May 18,2017 - Last updated at May 18,2017

The Decapolis is a group of ten Greco-Roman cities on the eastern frontier of the Roman Empire, in the southeastern Levant, grouped together due to language, culture, location and political status.

The Decapolis cities are currently located in modern day Jordan, Syria and Israel. 

Six of the ten cities are located in Jordan: Gerasa (Jerash), Gadara (Umm Qais), Pella (West of Irbid), Philadelphia, modern-day Amman, Capitolias, also Dion (Beit Ras) and Raphana.

In 2015, tourism accounted for 4.7 per cent of the country’s GDP, according the World Travel and Tourism Council.

Jordan capitalises on many of its sights, where one could perform cultural or therapeutic tourism, or enjoy nature, but only three of the six cities (Jerash, Umm Qais and Amman) are being promoted heavily as tourist sights.

There is no charge for visiting Beit Ras and Raphana and there are no tour guides there. Many Jordanians do not even know of their existence.
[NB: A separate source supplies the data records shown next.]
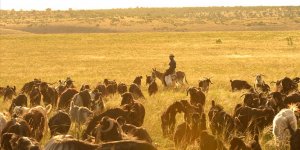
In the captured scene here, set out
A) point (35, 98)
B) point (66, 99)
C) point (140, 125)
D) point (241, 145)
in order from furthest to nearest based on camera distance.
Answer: point (35, 98) < point (66, 99) < point (140, 125) < point (241, 145)

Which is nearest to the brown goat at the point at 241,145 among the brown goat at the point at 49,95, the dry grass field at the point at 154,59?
the dry grass field at the point at 154,59

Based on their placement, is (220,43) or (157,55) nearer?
(157,55)

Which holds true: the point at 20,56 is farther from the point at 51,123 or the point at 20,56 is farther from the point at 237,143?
the point at 237,143

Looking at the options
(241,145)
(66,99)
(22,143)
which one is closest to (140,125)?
(241,145)

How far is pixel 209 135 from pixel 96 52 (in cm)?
4896

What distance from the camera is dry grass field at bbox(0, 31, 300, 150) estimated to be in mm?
24922

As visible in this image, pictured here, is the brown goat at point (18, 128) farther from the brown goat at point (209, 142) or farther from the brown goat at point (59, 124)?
the brown goat at point (209, 142)

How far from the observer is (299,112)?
52.7 ft

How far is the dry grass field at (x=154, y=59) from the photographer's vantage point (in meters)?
24.9

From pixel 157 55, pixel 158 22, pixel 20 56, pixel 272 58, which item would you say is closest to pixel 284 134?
pixel 272 58

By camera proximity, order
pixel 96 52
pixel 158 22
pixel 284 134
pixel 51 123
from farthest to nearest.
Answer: pixel 158 22 < pixel 96 52 < pixel 51 123 < pixel 284 134

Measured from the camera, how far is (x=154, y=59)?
51.3m

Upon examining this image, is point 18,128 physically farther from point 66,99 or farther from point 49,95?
point 49,95

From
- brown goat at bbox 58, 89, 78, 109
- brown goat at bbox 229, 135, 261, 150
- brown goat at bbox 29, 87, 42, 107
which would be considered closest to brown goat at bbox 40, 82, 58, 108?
brown goat at bbox 29, 87, 42, 107
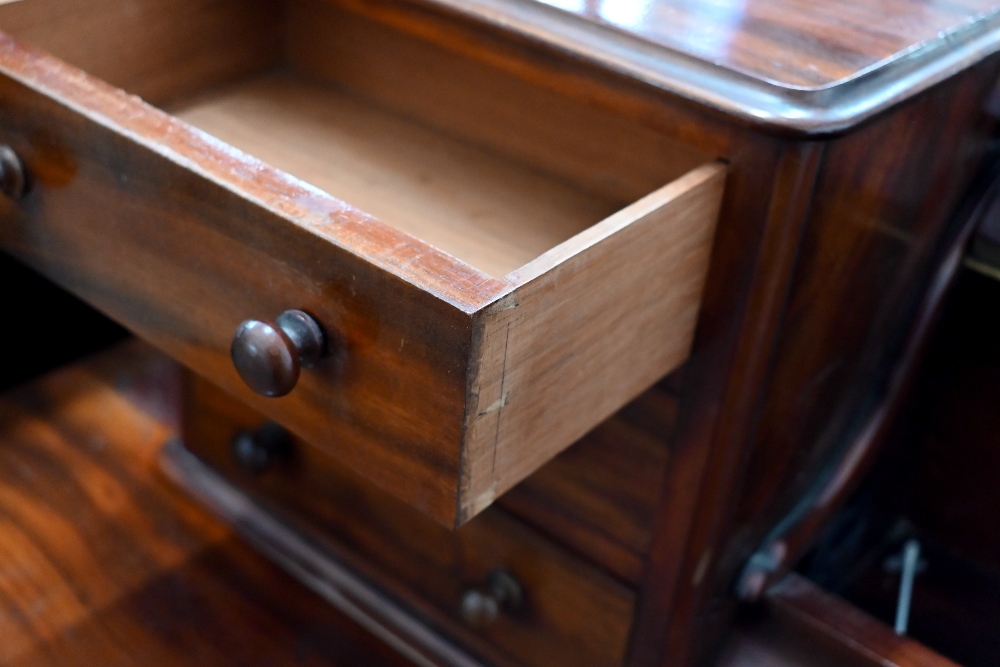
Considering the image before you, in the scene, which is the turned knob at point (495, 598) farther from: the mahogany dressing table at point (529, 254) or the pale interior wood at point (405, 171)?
the pale interior wood at point (405, 171)

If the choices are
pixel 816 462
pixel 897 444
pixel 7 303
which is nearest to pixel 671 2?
pixel 816 462

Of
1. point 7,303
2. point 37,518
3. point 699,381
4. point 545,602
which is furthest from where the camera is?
point 7,303

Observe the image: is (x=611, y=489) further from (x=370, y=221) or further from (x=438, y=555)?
(x=370, y=221)

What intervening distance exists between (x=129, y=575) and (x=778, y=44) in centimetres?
65

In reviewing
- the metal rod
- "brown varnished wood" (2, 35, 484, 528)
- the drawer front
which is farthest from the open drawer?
the metal rod

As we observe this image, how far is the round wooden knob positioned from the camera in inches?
18.8

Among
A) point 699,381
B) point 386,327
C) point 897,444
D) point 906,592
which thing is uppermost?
point 386,327

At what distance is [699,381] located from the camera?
2.06ft

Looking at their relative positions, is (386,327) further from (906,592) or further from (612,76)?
(906,592)

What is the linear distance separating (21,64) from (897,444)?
75 cm

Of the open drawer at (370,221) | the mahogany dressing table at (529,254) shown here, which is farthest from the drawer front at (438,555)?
the open drawer at (370,221)

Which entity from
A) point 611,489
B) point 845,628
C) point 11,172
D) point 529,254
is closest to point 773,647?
point 845,628

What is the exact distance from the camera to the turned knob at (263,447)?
90 centimetres

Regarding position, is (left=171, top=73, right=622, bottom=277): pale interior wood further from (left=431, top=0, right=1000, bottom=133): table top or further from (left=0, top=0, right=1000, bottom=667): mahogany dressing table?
(left=431, top=0, right=1000, bottom=133): table top
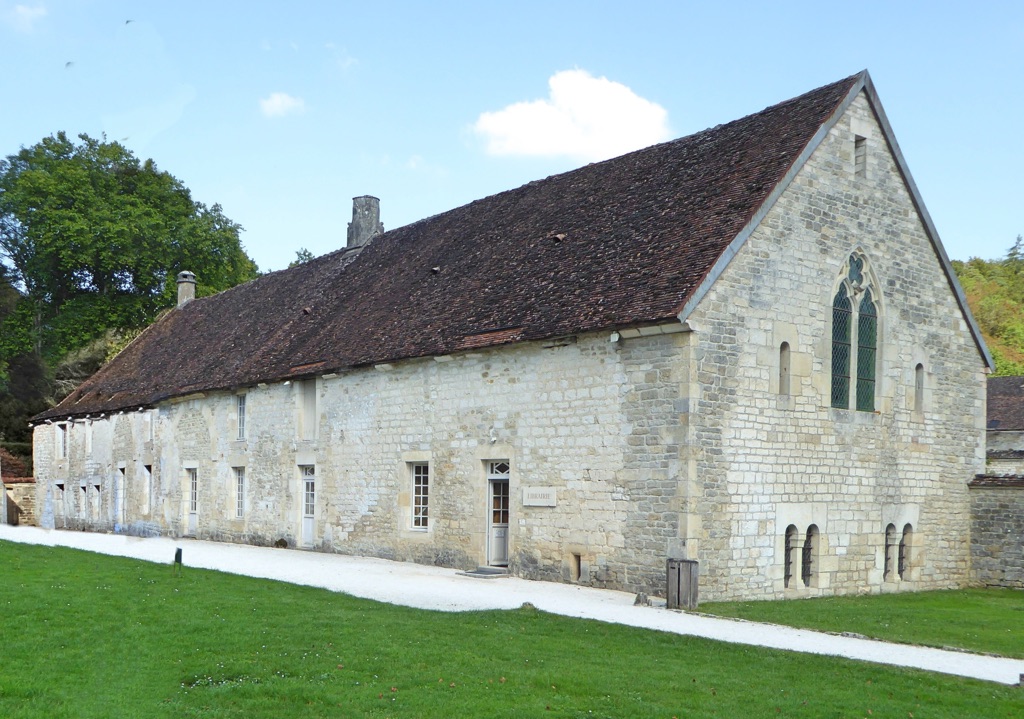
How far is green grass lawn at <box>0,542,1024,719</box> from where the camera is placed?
8.94m

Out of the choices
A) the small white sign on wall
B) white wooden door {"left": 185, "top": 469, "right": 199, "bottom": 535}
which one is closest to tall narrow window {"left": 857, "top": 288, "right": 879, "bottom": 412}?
the small white sign on wall

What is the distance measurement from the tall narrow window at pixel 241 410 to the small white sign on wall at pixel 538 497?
35.6 ft

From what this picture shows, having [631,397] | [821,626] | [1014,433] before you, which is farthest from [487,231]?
[1014,433]

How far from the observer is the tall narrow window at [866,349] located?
19.4 meters

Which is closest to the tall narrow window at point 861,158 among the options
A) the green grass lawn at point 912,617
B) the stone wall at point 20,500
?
the green grass lawn at point 912,617

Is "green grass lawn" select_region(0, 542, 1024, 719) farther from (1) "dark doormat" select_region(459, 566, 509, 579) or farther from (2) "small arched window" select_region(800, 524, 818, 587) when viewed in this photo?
(2) "small arched window" select_region(800, 524, 818, 587)

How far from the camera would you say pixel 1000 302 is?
6244 centimetres

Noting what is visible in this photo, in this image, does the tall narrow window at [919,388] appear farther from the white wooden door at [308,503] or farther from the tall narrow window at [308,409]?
the white wooden door at [308,503]

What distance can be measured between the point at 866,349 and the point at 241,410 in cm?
1528

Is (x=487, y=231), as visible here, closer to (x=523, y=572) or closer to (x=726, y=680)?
(x=523, y=572)

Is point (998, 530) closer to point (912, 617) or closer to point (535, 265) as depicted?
point (912, 617)

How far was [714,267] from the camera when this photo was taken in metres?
16.6

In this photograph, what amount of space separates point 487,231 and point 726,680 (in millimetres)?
15692

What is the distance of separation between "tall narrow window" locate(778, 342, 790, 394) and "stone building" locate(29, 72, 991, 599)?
3 centimetres
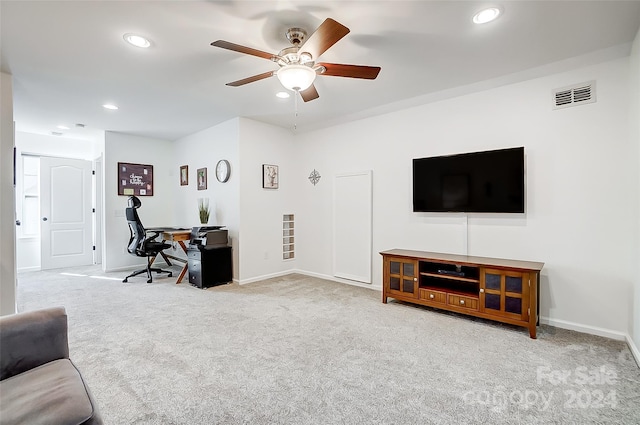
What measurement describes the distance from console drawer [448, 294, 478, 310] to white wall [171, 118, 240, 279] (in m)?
3.04

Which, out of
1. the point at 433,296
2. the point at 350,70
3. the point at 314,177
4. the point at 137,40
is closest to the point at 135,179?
the point at 314,177

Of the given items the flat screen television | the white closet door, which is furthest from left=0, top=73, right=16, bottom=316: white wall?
the flat screen television

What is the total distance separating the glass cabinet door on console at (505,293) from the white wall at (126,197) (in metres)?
5.79

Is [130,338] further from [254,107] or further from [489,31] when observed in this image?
[489,31]

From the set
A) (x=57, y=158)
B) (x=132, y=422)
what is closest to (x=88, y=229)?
(x=57, y=158)

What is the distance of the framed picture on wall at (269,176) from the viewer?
483 centimetres

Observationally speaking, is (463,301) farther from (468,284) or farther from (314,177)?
(314,177)

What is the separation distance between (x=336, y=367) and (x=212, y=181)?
390 centimetres

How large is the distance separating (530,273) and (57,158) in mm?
7739

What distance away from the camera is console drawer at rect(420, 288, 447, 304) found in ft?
10.4

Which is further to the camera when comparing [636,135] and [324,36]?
[636,135]

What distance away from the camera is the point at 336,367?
2.17 metres

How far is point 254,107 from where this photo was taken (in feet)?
13.3

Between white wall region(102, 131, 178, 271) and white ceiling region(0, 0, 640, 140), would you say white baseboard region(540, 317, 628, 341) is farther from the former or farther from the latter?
white wall region(102, 131, 178, 271)
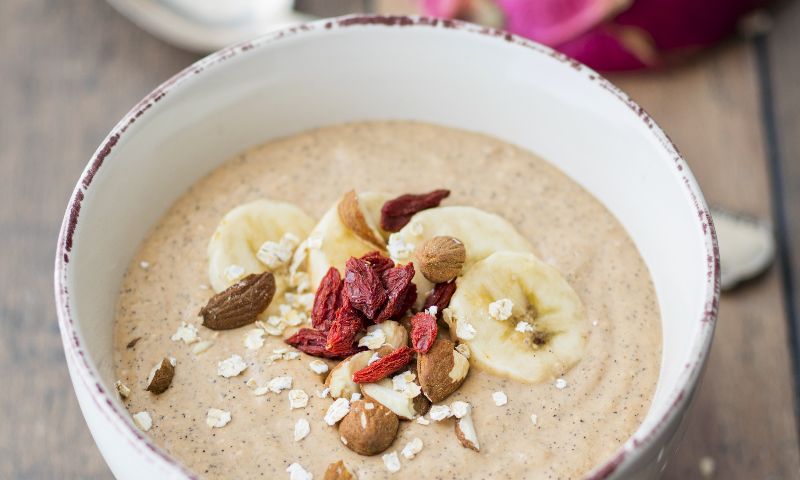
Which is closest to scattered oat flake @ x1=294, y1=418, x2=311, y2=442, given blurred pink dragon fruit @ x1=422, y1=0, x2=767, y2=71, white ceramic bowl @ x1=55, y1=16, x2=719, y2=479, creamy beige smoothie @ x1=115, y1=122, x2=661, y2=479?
creamy beige smoothie @ x1=115, y1=122, x2=661, y2=479

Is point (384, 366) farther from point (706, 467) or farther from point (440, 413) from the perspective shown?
point (706, 467)

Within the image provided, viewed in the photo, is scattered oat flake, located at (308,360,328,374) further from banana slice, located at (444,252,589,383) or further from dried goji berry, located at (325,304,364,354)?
banana slice, located at (444,252,589,383)

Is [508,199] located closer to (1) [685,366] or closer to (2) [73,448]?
(1) [685,366]

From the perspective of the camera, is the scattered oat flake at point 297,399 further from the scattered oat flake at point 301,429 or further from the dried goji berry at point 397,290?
the dried goji berry at point 397,290

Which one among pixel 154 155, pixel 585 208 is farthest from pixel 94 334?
pixel 585 208

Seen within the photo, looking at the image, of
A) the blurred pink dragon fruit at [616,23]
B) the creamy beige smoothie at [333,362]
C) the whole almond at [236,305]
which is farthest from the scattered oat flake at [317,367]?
the blurred pink dragon fruit at [616,23]

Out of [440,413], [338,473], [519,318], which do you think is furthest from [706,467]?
[338,473]
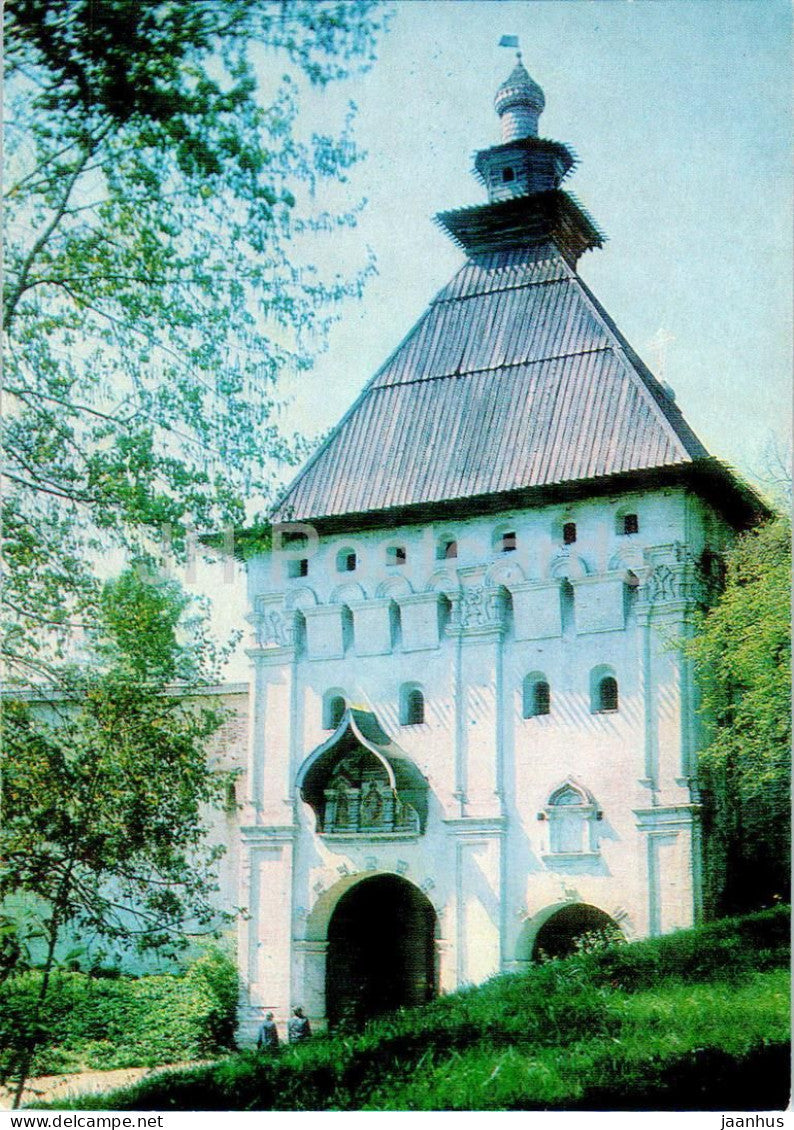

According to the chairman of the Jordan Federation of Tourism Associations, there are plans to promote tourism in these other Decapolis sites, which should be equipped with guides, restaurants and other facilities for tourists.

The Decapolis cities in Jordan are highly profitable. The promoted ones, Jerash, Umm Qais, and Amman, attracted 569,063 visitors in 2015 and generated close to JD2 million in ticket sales.

The Citadel and the Roman theatre attract close to 125,000 tourists a year, according to the Chamber of Commerce while, according to the Ministry of Tourism and Antiquities, in 2015, Jerash attracted 178,897 visitors and Umm Qais 140,166 visitors.

Umm Qais and Jerash alone generated JD1,223,930 in ticket sales.

The forgotten tourist sites should be promoted, both to generate profits for the country and to make these ancient places of civilisation known worldwide. 

Jordan should apply for international funds to fully excavate and preserve these sites and tell the world their story.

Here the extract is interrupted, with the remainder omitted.